Prima ha detto che alcuni imprenditori furono salvati. Chi erano e perché gli si risparmiò l’umiliazione del carcere?
Cominciamo dalla Fiat, che era intoccabile. Andò così. Agnelli, che allora non aveva poteri formali all’interno dell’azienda, disse: “Dobbiamo uscirne”. Allora Romiti si presentò a Di Pietro e, in un memoriale, elencò le tangenti che la Fiat aveva pagato, ma, come poi emergerà da altre indagini, quello rappresentò l’inquinamento probatorio più clamoroso di Mani Pulite perché erano più le tangenti nascoste da Romiti che quelle rivelate. Nei giorni seguenti, si svolse una riunione negli uffici di Borrelli, a cui partecipò anche l’avvocato Giandomenico Pisapia, il papà di Giuliano, legale dell’azienda, e dal quel momento le indagini si fermarono. La stessa cosa accadde per De Benedetti, che presentò un memoriale in cui ometteva molte cose, ma si salvò.
Parte della vulgata su Tangentopoli, alimentata anche da una lettura degli eventi di Berlusconi, racconta che le “toghe rosse” risparmiarono il Pci-Pds. Come andò?
Questa delle “toghe rosse” è una becera leggenda berlusconiana. La verità è che i magistrati e in particolare Borrelli, uomo molto intelligente, sapeva che se si fosse indagato su tutte le forze politiche il Parlamento si sarebbe compattato contro la magistratura, avrebbe votato l’amnistia e i pm sarebbero andati a casa. L’unica che provò a indagare fu Tiziana Parenti ma tutto il pool la bloccò e chiese al gip l’archiviazione per Marcello Stefanini, il tesoriere diessino. Il gip si oppose all’archiviazione e invitò i pm a indagare sui rapporti tra Greganti e i vertici del partito, ma loro non fecero nulla.
Siamo a un bilancio. Quali sono stati gli esiti di Tangentopoli?
Fu una falsa rivoluzione. Quella vera la può fare solo la politica, i processi penali non trasformano la società. Ad alimentare questo falso mito contribuì la stampa perché gli editori erano sotto schiaffo del pool. In Italia nessuno ha dei bilanci puliti e venne sancito un patto tra editori e magistrati. Noi vi sosteniamo mediaticamente, voi ci salvate. Fino all’avviso di garanzia a Berlusconi, che cambiò le cose perché i suoi giornali si rivoltarono contro il pool, ero la sola voce critica in Procura. Litigavo spesso con D’Ambrosio, che pure stimavo.

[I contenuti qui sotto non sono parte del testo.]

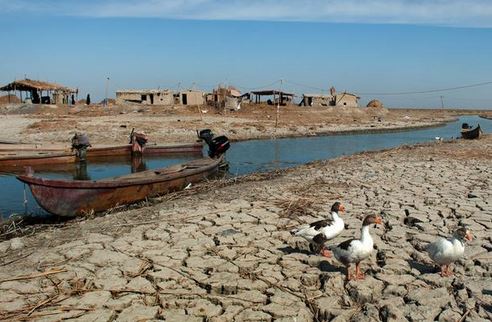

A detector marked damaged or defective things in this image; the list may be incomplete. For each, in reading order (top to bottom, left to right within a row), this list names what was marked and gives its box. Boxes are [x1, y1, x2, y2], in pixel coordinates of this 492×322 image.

rusty boat hull [0, 142, 202, 170]
rusty boat hull [15, 156, 223, 216]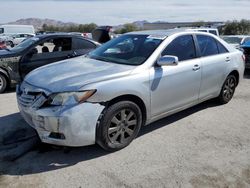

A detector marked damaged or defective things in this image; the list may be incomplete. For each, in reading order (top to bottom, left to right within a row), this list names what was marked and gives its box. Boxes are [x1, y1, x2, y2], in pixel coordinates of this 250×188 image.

damaged front bumper [16, 85, 104, 147]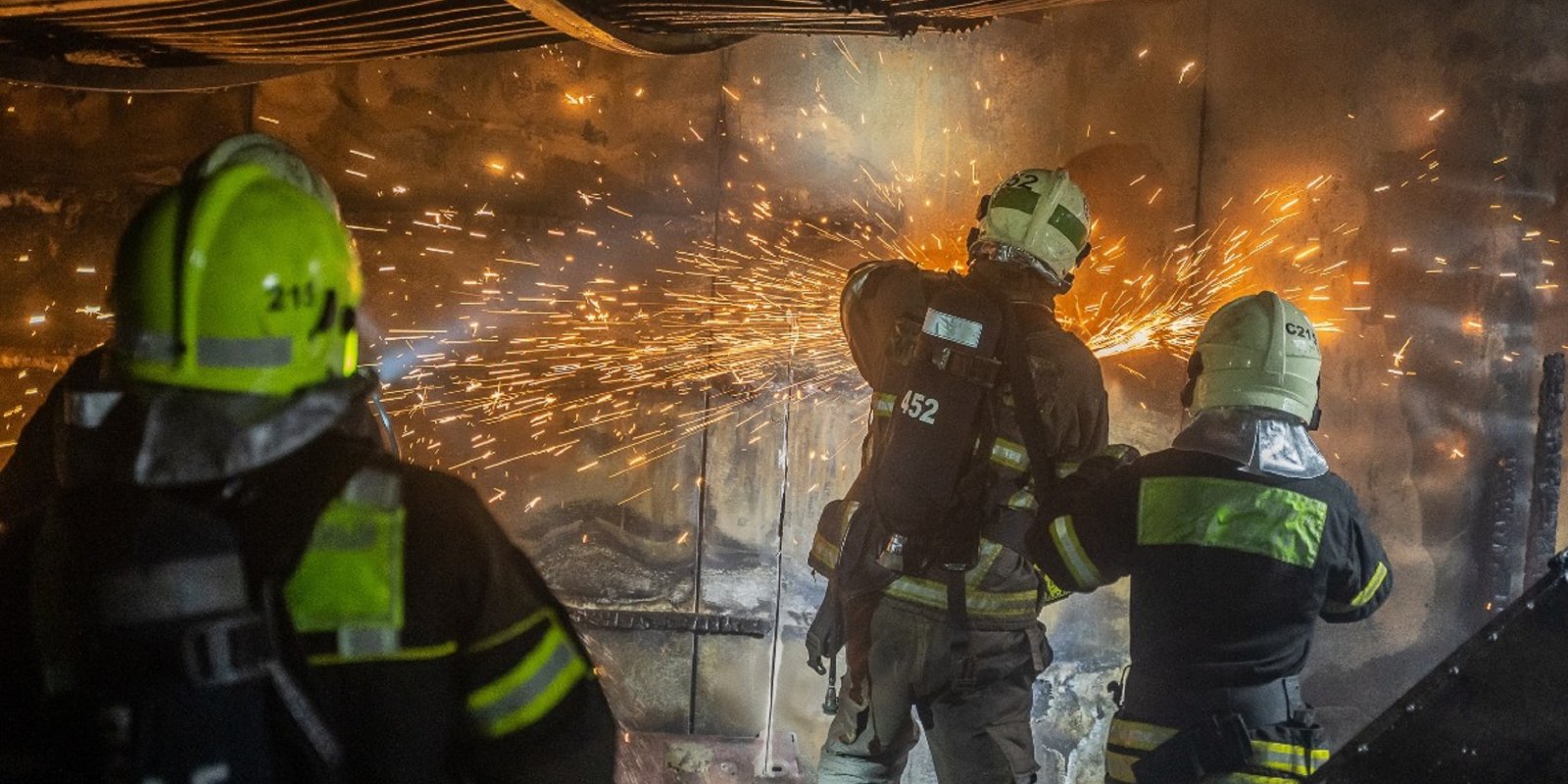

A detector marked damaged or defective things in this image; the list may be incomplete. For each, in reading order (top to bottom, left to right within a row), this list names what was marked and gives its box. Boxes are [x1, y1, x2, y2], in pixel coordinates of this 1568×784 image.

Oggi Gherardo Colombo va nelle scuole e predica che va cambiata la società civile attraverso un’assimilazione delle regole. Ma anche allora la società civile sembrava pervasa da un moralismo anti – corruzione.
La società civile non esiste ora e non esisteva allora. Il popolo si entusiasmò per il regicidio , ma poi ogni italiano, quando può, se ne frega e non paga le tasse. In Italia non c’è cultura delle regole. A Colombo, che ha scritto un libro intitolato “Farla Franca: la legge è uguale per tutti?”, io dico: l’hanno fatta franca gli imprenditori perché la magistratura li ha salvati; l’ha fatta franca Di Pietro perché per molto meno altri sono andati in galera. I magistrati facciano i magistrati, non hanno credibilità per dare lezioni di morale a nessuno.